On one hand, this sounds like a great way to incite additional community involvement, something Minecraft has always been renowned for. But then comes the fallout – the losers are shelved indefinitely, no matter how promising the concept was. The sole exception over the past six years was the frog, which was eventually added to the game three years after losing.

The mob vote also reeks of showboating. In 2017, Mojang only provided rough sketches of the would-be creatures and a generic description of how they might be implemented into the game. In recent years, they’ve showcased increasingly complete designs – it wouldn’t be hard to argue that most of the work had been done aside from programming. It’s not difficult to understand why this might rub people the wrong way.

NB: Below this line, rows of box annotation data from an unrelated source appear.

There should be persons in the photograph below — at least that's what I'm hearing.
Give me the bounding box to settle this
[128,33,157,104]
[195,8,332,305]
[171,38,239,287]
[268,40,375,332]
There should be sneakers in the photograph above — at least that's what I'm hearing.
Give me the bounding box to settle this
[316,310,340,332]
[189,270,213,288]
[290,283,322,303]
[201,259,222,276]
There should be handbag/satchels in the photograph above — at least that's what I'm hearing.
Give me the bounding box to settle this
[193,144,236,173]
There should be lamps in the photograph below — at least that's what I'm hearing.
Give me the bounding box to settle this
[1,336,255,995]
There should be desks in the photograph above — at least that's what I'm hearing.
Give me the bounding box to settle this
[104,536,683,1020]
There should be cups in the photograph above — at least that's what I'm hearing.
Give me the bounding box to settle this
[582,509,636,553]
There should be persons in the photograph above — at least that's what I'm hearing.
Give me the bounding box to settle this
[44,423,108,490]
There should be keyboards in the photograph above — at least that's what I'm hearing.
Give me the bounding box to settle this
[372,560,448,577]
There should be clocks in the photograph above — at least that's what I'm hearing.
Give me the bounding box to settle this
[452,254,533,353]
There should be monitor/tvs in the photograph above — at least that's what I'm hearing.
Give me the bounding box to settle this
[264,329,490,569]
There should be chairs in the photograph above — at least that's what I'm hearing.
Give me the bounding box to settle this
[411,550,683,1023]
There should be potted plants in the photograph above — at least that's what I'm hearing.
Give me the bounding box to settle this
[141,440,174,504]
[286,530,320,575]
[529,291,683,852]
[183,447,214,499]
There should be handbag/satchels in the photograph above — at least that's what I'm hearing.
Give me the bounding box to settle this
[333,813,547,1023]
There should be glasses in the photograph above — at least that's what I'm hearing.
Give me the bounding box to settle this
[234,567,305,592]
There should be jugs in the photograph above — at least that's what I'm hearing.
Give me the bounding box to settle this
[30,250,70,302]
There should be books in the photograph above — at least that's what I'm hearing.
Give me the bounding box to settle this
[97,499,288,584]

Between this and the fact that Minecraft only receives one major update per year despite the title’s massive popularity and excellent funding and support from Microsoft, resentment is growing within the fanbase toward Mojang’s apparent incompetence.

Developers have explained before that adding on to Minecraft is exponentially difficult because of the open and procedurally generated nature of the game – every block, mob or item they add has to work in congruence with everything that already exists.

But that excuse falls apart in light of the efforts of Minecraft’s modding community – hobbyists have been creating their own renditions of the losers of the mob votes for years, sometimes releasing mere weeks after the votes are held. Unfortunately, these mods are only available for PC gamers, a fraction of Minecraft’s active playerbase.

As of writing, the “Stop the Mob Vote” Minecraft petition has amassed over 500,000 signatures, while the “Keep Player Trading” Rocket League petition has gathered over 17,000. According to, Rocket League has around 91 million monthly players to Minecraft’s 174 million. As such, neither petition is likely to change how these developers conduct business, but they both showcase a growing resentment in each community that may need to be addressed before long.